NOT IMPLICATED IN COVER-UP ATTEMPTS
The special committee, a panel of lawyers headed by Attorney General Yosef Harish, found that Shamir, who was Premier at the time of the incident, did not order the killings and was not implicated in attempts to cover them up. Their report castigated the then Shin Bet chief, Avraham Shalom, who claimed he acted on orders from a higher authority.
It was Shalom’s testimony before a government-appointed committee that cast a shadow on Shamir’s role, since the Prime Minister was the highest political figure and bore ultimate responsibility for the Shin Bet. The committee was chaired by Gen. (Res.) Meir Zorea.
Zorea was sharply critical of the panel’s report Monday. Calling the incident one of the biggest scandals in Israel’s history, he said on an Israel Radio interview that while the findings were legally in order, the panel failed to place any blame on the political establishment for its failure to act after it became apparent that a wrong had been committed.
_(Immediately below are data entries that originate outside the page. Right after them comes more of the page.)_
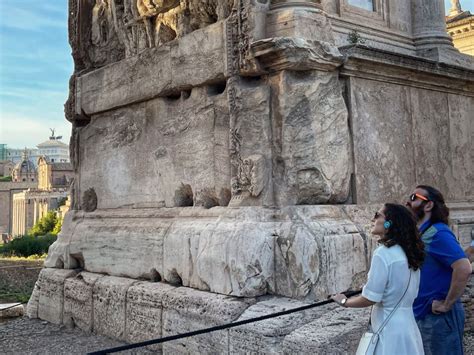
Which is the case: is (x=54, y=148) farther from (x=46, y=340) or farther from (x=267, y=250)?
(x=267, y=250)

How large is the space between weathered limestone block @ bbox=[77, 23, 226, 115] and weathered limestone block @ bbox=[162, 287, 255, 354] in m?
1.96

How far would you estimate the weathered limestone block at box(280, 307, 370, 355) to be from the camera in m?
3.87

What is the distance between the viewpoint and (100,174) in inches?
277

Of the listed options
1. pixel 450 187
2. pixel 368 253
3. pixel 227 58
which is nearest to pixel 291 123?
pixel 227 58

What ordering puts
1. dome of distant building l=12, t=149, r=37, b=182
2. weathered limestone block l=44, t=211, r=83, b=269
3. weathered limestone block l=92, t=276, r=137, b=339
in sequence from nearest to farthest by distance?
weathered limestone block l=92, t=276, r=137, b=339, weathered limestone block l=44, t=211, r=83, b=269, dome of distant building l=12, t=149, r=37, b=182

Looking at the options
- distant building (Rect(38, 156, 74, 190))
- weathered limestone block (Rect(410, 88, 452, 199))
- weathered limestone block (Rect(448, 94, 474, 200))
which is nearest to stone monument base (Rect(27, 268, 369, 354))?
weathered limestone block (Rect(410, 88, 452, 199))

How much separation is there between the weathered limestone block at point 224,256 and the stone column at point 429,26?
121 inches

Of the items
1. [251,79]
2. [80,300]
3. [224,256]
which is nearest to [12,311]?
[80,300]

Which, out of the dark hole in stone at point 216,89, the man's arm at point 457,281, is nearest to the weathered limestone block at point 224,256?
the dark hole in stone at point 216,89

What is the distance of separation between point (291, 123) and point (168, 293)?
1839 mm

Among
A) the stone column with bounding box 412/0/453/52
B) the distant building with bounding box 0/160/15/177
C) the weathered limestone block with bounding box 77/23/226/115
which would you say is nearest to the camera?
the weathered limestone block with bounding box 77/23/226/115

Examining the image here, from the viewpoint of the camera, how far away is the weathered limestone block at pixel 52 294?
22.0ft

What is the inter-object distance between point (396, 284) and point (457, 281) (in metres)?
0.60

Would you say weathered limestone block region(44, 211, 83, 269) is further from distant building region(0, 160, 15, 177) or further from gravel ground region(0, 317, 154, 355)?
distant building region(0, 160, 15, 177)
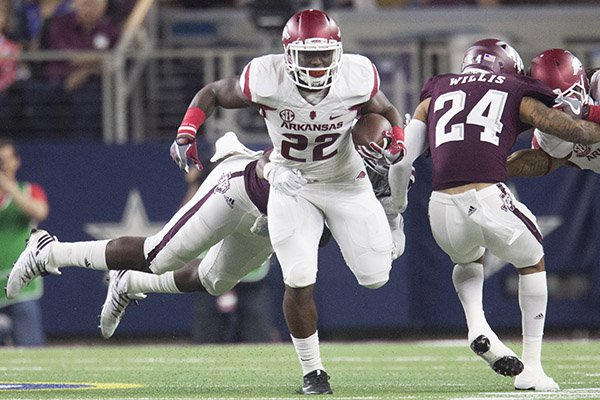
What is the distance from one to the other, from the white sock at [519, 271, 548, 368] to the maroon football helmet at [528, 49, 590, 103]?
0.87 m

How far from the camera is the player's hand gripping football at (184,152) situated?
21.2 ft

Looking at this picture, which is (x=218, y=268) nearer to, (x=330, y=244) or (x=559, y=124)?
(x=559, y=124)

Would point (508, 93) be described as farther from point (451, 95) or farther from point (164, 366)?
point (164, 366)

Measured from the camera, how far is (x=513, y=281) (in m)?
11.1

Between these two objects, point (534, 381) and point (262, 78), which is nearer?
point (534, 381)

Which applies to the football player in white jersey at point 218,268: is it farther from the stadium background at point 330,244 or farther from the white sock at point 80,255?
the stadium background at point 330,244

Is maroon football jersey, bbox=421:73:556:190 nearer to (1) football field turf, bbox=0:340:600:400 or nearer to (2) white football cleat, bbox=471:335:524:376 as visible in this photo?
(2) white football cleat, bbox=471:335:524:376

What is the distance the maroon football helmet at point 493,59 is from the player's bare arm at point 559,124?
0.31 metres

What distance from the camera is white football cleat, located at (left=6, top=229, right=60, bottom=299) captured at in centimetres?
714

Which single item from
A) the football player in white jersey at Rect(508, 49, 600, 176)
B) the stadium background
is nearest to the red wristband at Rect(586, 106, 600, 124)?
the football player in white jersey at Rect(508, 49, 600, 176)

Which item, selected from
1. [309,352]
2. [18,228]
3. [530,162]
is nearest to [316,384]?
[309,352]

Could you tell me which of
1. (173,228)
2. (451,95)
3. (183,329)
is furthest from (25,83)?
(451,95)

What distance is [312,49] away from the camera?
6.37 metres

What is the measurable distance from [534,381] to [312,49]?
5.73ft
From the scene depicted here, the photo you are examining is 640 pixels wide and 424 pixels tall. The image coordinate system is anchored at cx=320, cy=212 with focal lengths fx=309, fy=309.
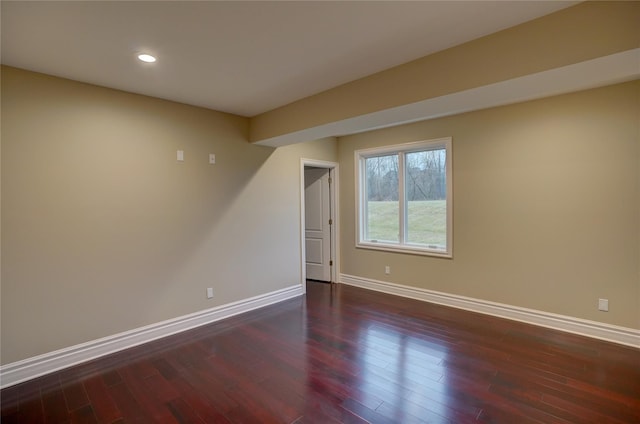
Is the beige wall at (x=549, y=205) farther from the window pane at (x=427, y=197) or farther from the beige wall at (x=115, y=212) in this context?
the beige wall at (x=115, y=212)

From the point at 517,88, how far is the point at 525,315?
2685 millimetres

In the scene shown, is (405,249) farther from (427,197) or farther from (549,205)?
(549,205)

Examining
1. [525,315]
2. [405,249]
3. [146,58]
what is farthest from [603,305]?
[146,58]

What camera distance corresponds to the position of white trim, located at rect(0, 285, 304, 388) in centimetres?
254

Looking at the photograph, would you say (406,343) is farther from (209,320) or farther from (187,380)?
(209,320)

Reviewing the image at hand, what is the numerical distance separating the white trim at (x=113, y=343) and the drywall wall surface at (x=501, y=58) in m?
2.67

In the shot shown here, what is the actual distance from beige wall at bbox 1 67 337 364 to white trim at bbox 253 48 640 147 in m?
1.45

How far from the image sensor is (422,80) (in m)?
2.46

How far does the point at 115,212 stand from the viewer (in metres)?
3.06

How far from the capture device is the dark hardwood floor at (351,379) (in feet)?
6.93

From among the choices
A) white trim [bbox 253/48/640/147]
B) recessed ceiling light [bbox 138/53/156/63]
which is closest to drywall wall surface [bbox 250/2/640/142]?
white trim [bbox 253/48/640/147]

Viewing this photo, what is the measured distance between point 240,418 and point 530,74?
296 centimetres

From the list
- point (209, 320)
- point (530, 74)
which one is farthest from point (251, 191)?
point (530, 74)

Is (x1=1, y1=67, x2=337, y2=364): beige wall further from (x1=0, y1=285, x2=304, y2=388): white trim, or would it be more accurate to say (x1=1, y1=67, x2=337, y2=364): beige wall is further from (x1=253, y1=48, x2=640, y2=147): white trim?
(x1=253, y1=48, x2=640, y2=147): white trim
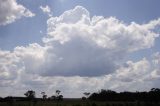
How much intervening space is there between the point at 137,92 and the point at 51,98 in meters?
45.4

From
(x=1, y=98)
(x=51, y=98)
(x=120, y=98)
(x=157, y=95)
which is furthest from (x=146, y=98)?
(x=1, y=98)

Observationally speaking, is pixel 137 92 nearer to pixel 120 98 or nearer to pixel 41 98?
pixel 120 98

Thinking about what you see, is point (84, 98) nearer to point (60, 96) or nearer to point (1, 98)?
point (60, 96)

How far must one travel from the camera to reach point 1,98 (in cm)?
19900

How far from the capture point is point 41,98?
7480 inches

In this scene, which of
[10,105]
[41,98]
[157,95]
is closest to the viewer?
[10,105]

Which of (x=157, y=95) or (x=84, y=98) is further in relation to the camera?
(x=84, y=98)

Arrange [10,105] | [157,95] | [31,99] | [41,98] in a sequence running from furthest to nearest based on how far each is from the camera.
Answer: [41,98], [31,99], [157,95], [10,105]

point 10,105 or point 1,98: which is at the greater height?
point 1,98

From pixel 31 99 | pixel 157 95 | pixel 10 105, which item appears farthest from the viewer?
pixel 31 99

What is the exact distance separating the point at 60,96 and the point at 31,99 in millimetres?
16415

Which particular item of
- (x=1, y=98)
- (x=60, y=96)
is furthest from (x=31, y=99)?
(x=1, y=98)

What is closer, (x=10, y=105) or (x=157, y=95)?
(x=10, y=105)

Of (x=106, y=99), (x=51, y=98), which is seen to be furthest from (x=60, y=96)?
(x=106, y=99)
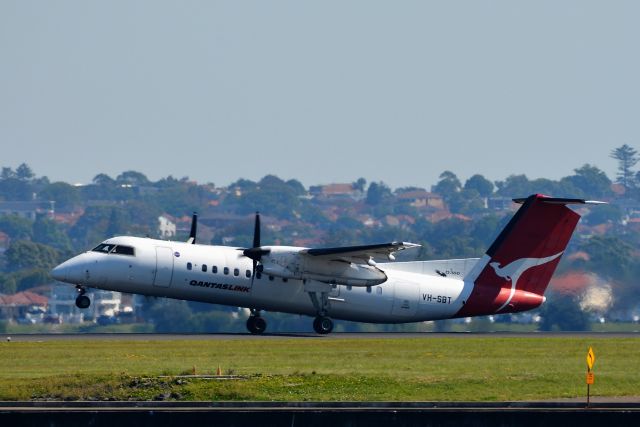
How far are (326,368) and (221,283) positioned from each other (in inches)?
421

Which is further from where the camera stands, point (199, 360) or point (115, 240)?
point (115, 240)

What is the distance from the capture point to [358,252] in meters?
47.8

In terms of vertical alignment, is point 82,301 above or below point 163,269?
below

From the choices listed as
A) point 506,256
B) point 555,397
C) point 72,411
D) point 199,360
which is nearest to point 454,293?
point 506,256

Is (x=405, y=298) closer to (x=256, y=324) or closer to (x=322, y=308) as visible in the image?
(x=322, y=308)

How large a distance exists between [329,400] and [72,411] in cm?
641

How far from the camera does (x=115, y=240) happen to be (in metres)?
48.5

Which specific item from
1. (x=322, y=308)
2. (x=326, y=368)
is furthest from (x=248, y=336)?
(x=326, y=368)

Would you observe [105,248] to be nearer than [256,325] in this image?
Yes

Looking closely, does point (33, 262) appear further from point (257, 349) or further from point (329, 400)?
point (329, 400)

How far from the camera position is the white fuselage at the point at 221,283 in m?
47.8

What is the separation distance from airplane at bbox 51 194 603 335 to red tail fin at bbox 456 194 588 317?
3 cm

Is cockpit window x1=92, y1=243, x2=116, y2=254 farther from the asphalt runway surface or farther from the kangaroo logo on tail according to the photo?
the kangaroo logo on tail
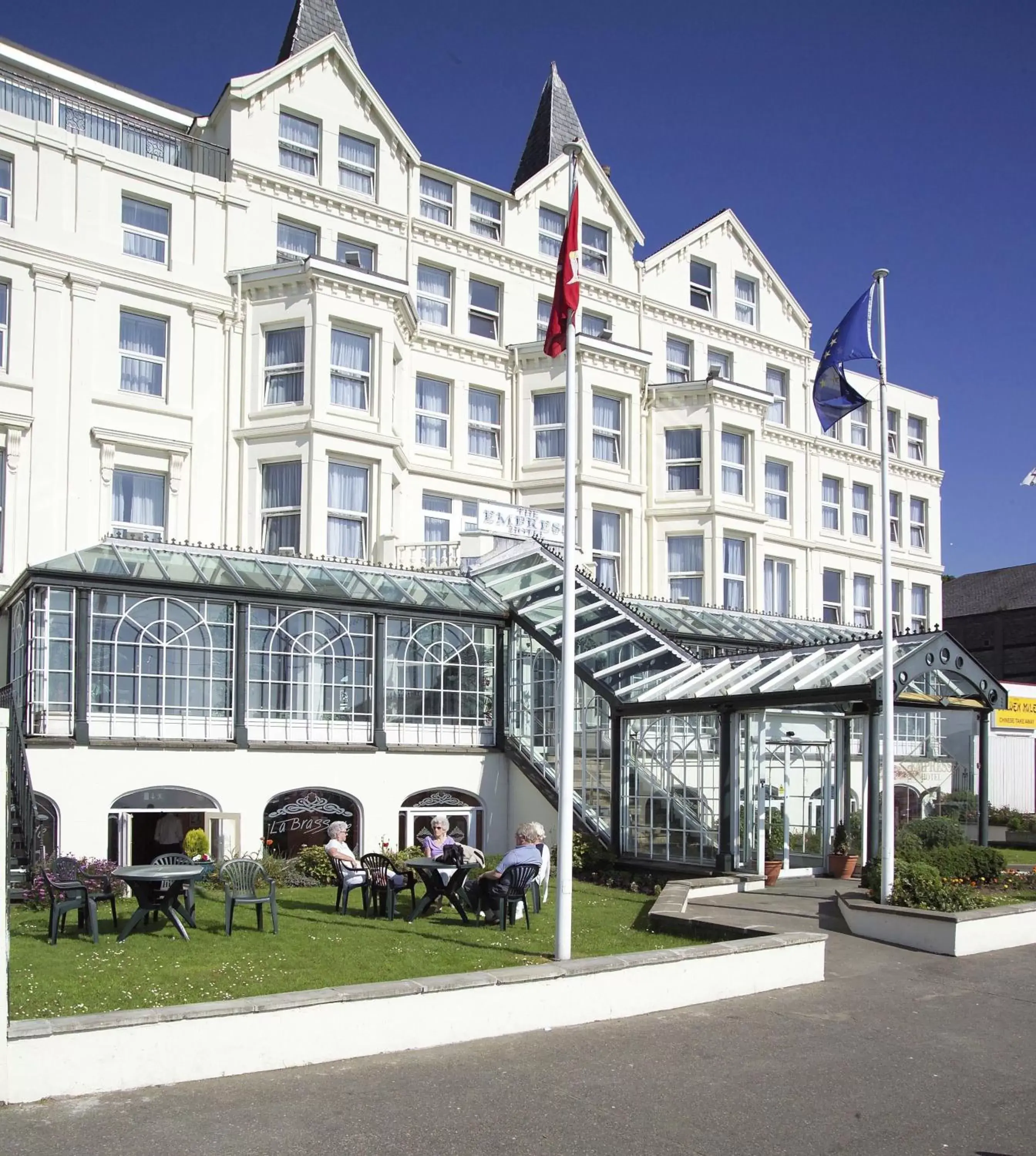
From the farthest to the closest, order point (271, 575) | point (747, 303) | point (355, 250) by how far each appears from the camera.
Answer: point (747, 303)
point (355, 250)
point (271, 575)

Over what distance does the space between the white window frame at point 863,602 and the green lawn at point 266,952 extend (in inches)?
894

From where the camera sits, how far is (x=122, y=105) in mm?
27609

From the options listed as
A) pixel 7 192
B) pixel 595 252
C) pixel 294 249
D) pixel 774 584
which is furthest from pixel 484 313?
pixel 7 192

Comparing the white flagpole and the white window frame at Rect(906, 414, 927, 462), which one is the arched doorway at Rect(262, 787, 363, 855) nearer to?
the white flagpole

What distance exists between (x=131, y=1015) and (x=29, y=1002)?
2065 millimetres

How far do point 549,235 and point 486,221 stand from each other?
214 cm

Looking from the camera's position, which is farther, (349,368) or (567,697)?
(349,368)

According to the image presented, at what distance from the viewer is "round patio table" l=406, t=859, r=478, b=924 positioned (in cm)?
1434

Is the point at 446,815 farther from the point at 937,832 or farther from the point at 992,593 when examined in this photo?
the point at 992,593

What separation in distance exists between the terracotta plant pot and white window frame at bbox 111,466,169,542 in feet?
45.8

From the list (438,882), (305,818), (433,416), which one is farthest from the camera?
(433,416)

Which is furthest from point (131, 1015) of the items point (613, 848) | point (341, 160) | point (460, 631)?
point (341, 160)

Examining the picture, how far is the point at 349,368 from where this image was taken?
2658cm

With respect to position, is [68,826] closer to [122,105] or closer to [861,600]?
[122,105]
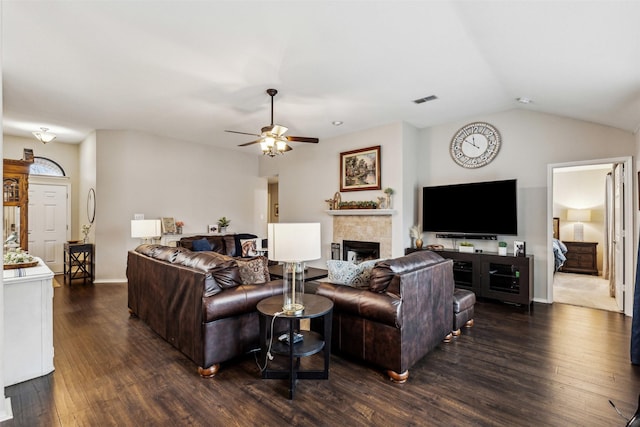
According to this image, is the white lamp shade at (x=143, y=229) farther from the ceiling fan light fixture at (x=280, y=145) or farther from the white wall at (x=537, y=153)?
the white wall at (x=537, y=153)

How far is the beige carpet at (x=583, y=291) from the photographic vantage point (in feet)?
15.1

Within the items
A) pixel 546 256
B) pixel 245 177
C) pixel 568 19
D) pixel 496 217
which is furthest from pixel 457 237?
pixel 245 177

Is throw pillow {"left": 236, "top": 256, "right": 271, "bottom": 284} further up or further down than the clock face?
further down

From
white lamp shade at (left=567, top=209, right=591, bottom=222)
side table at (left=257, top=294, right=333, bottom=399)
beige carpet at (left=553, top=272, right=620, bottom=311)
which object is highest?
white lamp shade at (left=567, top=209, right=591, bottom=222)

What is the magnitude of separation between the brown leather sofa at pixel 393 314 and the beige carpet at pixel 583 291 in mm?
3150

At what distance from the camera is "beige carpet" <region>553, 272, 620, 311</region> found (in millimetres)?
4605

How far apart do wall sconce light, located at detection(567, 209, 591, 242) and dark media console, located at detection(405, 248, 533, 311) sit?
3.71 meters

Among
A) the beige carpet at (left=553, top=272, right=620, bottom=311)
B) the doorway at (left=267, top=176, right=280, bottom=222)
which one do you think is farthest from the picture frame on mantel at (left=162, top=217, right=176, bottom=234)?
the beige carpet at (left=553, top=272, right=620, bottom=311)

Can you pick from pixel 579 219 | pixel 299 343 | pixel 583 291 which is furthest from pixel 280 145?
pixel 579 219

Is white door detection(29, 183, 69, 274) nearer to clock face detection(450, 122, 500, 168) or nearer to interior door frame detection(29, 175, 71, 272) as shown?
interior door frame detection(29, 175, 71, 272)

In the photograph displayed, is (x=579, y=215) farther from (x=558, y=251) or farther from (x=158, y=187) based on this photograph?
(x=158, y=187)

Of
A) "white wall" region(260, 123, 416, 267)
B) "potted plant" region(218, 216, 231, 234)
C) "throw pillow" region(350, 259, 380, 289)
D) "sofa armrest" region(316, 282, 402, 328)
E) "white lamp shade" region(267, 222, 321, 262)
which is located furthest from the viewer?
"potted plant" region(218, 216, 231, 234)

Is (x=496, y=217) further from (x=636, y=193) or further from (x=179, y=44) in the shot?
(x=179, y=44)

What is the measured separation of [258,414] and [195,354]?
2.84ft
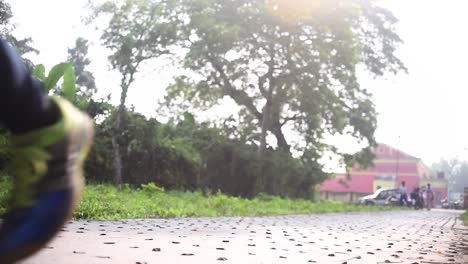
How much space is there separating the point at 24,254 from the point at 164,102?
86.6 feet

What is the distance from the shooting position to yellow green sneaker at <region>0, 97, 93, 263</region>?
4.61ft

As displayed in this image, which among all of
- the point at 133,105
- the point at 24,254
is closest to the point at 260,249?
the point at 24,254

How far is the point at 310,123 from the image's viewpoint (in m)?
27.5

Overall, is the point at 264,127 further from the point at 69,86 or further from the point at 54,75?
the point at 69,86

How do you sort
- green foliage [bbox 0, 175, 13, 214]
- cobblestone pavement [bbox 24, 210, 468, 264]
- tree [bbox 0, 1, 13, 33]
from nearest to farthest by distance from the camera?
cobblestone pavement [bbox 24, 210, 468, 264] → green foliage [bbox 0, 175, 13, 214] → tree [bbox 0, 1, 13, 33]

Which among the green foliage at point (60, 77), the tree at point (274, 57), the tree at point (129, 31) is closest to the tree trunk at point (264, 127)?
the tree at point (274, 57)

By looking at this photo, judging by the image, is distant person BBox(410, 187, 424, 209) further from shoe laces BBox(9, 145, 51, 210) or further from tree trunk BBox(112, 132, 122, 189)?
shoe laces BBox(9, 145, 51, 210)

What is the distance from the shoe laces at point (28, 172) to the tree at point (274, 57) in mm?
20383

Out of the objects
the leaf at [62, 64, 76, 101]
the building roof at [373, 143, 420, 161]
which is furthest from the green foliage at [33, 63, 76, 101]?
the building roof at [373, 143, 420, 161]

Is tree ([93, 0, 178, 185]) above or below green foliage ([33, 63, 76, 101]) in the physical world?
above

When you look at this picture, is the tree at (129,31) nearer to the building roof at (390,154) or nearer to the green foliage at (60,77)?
the green foliage at (60,77)

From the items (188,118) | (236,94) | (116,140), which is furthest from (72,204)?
(236,94)

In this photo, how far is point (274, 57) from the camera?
79.9 ft

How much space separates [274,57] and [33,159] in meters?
23.4
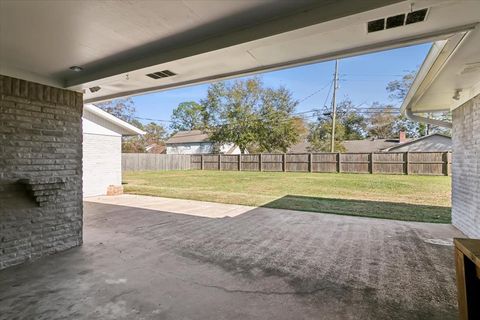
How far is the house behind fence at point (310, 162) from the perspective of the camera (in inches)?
519

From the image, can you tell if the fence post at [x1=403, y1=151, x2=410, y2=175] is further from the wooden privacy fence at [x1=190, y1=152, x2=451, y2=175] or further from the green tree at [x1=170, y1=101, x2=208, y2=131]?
the green tree at [x1=170, y1=101, x2=208, y2=131]

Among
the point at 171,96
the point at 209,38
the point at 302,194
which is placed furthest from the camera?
the point at 171,96

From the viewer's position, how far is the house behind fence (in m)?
13.2

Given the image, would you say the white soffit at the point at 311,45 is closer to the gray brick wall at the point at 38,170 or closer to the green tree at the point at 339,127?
the gray brick wall at the point at 38,170

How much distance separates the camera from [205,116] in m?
26.4

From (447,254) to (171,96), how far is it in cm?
3331

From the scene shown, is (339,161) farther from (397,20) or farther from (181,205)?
(397,20)

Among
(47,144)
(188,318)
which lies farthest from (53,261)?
(188,318)

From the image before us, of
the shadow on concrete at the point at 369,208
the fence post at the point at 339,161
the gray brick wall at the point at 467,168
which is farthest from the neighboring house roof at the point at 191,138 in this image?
the gray brick wall at the point at 467,168

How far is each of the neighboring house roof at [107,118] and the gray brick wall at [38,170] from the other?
4947 mm

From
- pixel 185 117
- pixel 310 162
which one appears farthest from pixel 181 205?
pixel 185 117

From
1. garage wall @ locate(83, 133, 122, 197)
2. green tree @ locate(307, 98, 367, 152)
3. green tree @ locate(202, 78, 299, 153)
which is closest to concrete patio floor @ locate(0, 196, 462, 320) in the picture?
garage wall @ locate(83, 133, 122, 197)

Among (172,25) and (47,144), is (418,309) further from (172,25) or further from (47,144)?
(47,144)

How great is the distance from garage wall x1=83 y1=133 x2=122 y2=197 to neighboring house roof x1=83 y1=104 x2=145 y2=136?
37 centimetres
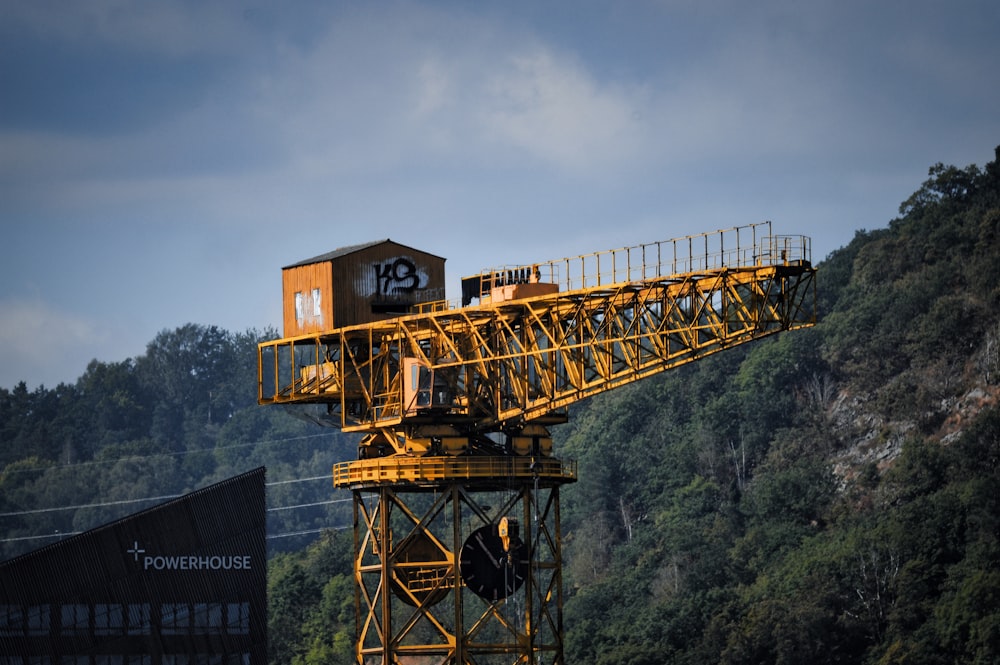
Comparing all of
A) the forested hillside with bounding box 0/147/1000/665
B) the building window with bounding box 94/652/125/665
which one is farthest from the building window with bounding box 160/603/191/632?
the forested hillside with bounding box 0/147/1000/665

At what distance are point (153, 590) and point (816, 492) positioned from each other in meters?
70.2

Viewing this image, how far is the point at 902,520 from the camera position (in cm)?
13912

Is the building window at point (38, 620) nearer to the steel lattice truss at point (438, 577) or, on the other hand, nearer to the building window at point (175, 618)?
the building window at point (175, 618)

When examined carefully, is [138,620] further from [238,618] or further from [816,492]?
[816,492]

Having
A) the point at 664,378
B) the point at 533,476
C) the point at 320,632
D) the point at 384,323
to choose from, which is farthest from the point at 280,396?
the point at 664,378

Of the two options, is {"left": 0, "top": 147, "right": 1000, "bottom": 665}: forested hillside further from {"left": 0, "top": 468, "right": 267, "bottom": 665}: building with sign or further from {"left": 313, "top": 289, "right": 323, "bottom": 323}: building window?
{"left": 313, "top": 289, "right": 323, "bottom": 323}: building window

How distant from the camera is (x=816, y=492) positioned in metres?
156

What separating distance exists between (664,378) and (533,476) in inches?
3648

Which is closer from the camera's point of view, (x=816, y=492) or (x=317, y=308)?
(x=317, y=308)

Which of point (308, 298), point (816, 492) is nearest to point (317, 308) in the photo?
point (308, 298)

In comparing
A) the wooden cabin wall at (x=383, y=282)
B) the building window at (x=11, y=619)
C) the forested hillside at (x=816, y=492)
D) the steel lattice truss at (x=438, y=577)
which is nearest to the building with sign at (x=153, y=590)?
the building window at (x=11, y=619)

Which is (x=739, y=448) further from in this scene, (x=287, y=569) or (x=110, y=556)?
(x=110, y=556)

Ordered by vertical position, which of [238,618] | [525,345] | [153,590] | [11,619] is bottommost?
[238,618]

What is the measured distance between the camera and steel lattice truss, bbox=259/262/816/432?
278 ft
“Everyone was happy, though something disgusting had been done,” Zorea said. He admitted his committee had been misled by Shalom’s testimony “and in the end nobody was found guilty or punished because of the Presidential pardon.”
CRITICIZES PRESIDENTIAL PARDONS
Zorea was referring to the pardons granted by President Chaim Herzog to Shalom and several of his associates though none was ever charged with an offense. He criticized Labor Party leader Shimon Peres, who became Premier shortly after the incident, for going along with the Presidential pardon and for not forcing Shalom to resign. Shalom did resign, but only after the scandal broke earlier this year.
Labor Party spokesmen, including Abba Eban, chairman of the Knesset’s Foreign Affairs and Security Committee, also criticized the panel, not for its findings but for overlooking political responsibility. Likud, however, lauded Shamir for his “fortitude” and “resolute stand” in the face of “blood libels” and “calumny” by the Labor Party.
Laborites promptly noted that it was Likud which stubbornly opposed any investigation into the affair by the police, legal authorities or a government commission when it first surfaced.